**Text block:**
————

I’m not afraid of dying. Even before I became a polytheist I liked what Socrates had to say about it. He provided an example for us all in his Phaedo, when he told his friends that there was nothing to fear:
Quote:
Either death is a state of nothingness and utter unconsciousness, or, as men say, there is a change and migration of the soul from this world to another. Now if you suppose that there is no consciousness, but a sleep like the sleep of him who is undisturbed even by the sight of dreams, death will be an unspeakable gain. . . . Now if death is like this, I say that to die is gain; for eternity is then only a single night. But if death is a journey to another place, and there, as men say, all the dead are, what good, O my friends and judges, can be greater than this?
My Heathen ancestors had a great many conceptions of death, and to what road it led: to the halls of our ancestors, to Hel (nothing like Christian hell but just a place you go when you die), to Valhöll if Odin chooses you. Skjöldunga Saga speaks of “going to King Odin” and “the underworld,” and there is some sense of going “into the mountains” to join your ancestors. There is also a limited appeal to reincarnation, as Ellis-Davidson puts it, “belief in the birth of the souls of dead ancestors into the living world again, in the persons of their descendants.”[1] And of course, there are the dísir, who are female ancestors who have stayed behind to help the household.
Who knows? It is difficult to know what to make of all the various ideas surrounding death. Islamic traveler Ibn Fahdlan, when watching a Varangian funeral, spoke of “paradise” which was the best he could interpret the Norse word as he was made to understand it. But anything that smacks of paradise cannot be bad.
Outside of the claim to Valhöll (a claim no mortal can make) the poem heard by Ibn Fahdlan at the chieftain’s funeral, and re-rendered by Michael Crichton in the 13th Warrior, captures the essence of Heathen ideas of death:
Quote:
Lo, there do I see my father.
Lo, there do I see my mother.
And my sisters and my brothers
Lo, there do I see the line of my people
Back to the beginning.
Lo, they do call to me.
They bid me take my place among them
In the halls of Valhalla
Where the brave may live forever.

————

**Data segment:**
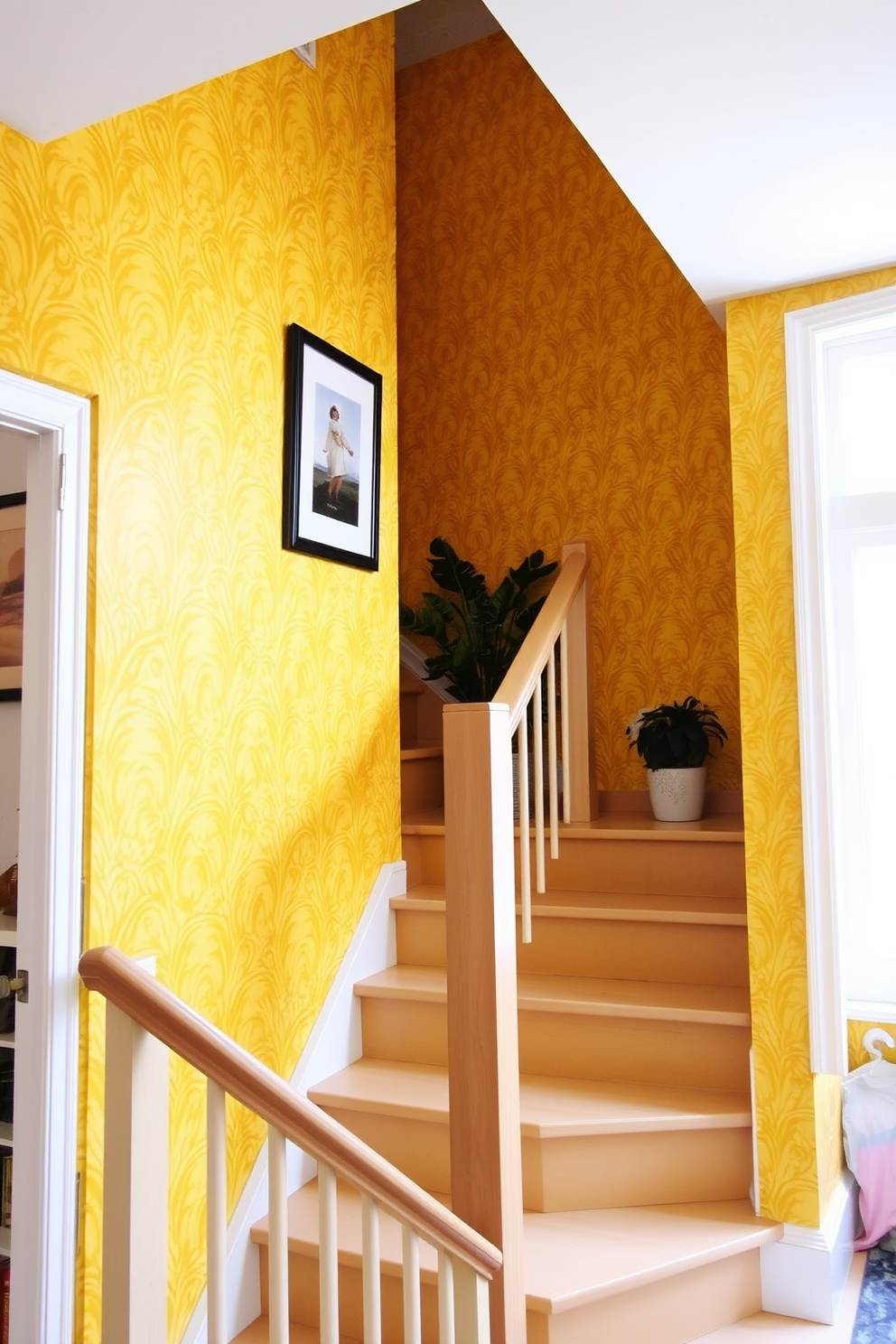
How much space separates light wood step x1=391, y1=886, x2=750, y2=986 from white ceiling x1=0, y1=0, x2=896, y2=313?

————

**Job:**
Copy out the passage on death from the words "Who knows? It" through "cannot be bad.", swapping "paradise" for "heaven".

**Correct result:**
Who knows? It is difficult to know what to make of all the various ideas surrounding death. Islamic traveler Ibn Fahdlan, when watching a Varangian funeral, spoke of “heaven” which was the best he could interpret the Norse word as he was made to understand it. But anything that smacks of heaven cannot be bad.